Bonds

Biden says clawing back pandemic aid is on the table

A claw back of federal stimulus funds inched closer to reality Tuesday when President Joe Biden signaled he is open to the proposal.

“We don’t need it all,” Biden told reporters Tuesday after a closely watched meeting with Congressional leaders to try to reach a deal to lift the nation’s debt limit.

“But the question is, what obligations were there made, commitments made, money not disbursed, etc.? I have to look, take a hard look at it. It’s on the table.”

The president’s comments come as Congressional leaders try to break a partisan impasse that puts the country on the path toward its first default.

Treasury has said the U.S. will run out of money as soon as June 1.

House Republicans on April 26 passed a debt-ceiling and spending bill that would rescind up to $70 billion in unobligated pandemic aid. The GOP has yet to detail which stimulus aid would be targeted or how it would define “obligated,” which issuer advocates say will prove key to assessing which funds are vulnerable.

The Congressional Budget Office said most reductions in the GOP legislation would come “from the Public Health and Social Service Emergency Fund and from certain infrastructure, rental assistance, community development, and disaster relief programs.”

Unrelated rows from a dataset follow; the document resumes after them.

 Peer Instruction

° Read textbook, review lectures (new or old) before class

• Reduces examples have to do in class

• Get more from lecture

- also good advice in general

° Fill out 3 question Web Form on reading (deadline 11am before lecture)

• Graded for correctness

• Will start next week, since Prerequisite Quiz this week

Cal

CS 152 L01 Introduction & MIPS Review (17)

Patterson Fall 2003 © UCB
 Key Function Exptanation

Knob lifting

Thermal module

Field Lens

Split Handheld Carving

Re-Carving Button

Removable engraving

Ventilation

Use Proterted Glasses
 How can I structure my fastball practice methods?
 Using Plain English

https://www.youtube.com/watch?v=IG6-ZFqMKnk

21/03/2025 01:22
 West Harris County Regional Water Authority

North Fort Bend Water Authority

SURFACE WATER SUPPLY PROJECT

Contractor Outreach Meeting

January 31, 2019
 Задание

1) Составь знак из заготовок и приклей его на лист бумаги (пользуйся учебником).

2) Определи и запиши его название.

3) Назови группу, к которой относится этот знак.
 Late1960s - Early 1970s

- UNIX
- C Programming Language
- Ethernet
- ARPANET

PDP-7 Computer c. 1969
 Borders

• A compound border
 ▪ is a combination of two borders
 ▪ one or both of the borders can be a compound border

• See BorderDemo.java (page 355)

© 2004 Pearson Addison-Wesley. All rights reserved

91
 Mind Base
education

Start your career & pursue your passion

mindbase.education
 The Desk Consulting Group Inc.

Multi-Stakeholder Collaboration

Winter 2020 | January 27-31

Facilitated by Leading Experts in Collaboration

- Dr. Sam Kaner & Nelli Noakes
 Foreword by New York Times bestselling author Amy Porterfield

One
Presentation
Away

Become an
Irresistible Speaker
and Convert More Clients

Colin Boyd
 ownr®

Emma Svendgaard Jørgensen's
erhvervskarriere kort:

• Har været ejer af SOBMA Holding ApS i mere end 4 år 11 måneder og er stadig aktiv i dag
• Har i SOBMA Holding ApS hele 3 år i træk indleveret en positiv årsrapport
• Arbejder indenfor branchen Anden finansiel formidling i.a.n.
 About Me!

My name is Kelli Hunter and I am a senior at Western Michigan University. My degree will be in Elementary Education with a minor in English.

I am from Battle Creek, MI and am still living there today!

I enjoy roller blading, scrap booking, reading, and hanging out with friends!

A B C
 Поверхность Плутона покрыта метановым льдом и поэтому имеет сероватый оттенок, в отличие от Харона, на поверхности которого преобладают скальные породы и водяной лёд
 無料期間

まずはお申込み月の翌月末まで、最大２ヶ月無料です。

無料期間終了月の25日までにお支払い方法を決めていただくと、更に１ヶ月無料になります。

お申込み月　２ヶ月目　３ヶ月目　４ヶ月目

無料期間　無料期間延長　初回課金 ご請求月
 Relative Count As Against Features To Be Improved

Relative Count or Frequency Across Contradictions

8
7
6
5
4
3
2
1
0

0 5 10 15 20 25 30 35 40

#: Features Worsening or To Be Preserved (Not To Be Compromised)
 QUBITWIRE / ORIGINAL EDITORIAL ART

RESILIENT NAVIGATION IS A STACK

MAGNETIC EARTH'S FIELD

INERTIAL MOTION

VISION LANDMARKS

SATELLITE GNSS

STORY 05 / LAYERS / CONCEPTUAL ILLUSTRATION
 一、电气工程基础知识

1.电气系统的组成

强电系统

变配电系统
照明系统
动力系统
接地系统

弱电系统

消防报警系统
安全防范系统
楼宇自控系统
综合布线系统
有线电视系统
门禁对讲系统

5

The National League of Cities said the U.S. Department of Transportation would see $6 billion rescinded, “with cuts to stabilization programs used by local governments and states to keep airports open, buses operating, and trains running.”

Tuesday’s hour-long meeting among top leaders seemed to yield little, with House Speaker Kevin McCarthy, R-Calif., saying afterward that he saw “no new movement.”

“I would hope that [Biden] would be willing to negotiate for the next two weeks so we can actually solve this problem and not take America to the brink,” McCarthy told reporters.

The leaders agreed to meet again Friday and aides will meet daily to try to advance negotiations.

In March 2022, a move to rescind $8 billion in unspent COVID funds from the states stalled the fiscal 2022 spending bill. House Democrats, led by then-Speaker Nancy Pelosi, agreed to Republican demands for the clawback, but later dropped the proposal amid pushback from Democratic governors.

Congress passed six pandemic relief bills in 2020 and 2021 that provided $4.6 trillion in relief and recovery funding.

As of Jan. 31, 2023, the federal government had obligated a total of $4.5 trillion and spent $4.2 trillion, according to the Government Accountability Office. Of the $350 billion Coronavirus State and Local Fiscal Recovery Funds program, the main pandemic program for state and local governments, roughly $349.9 billion has been obligated and $349.7 billion spent, according to the GAO.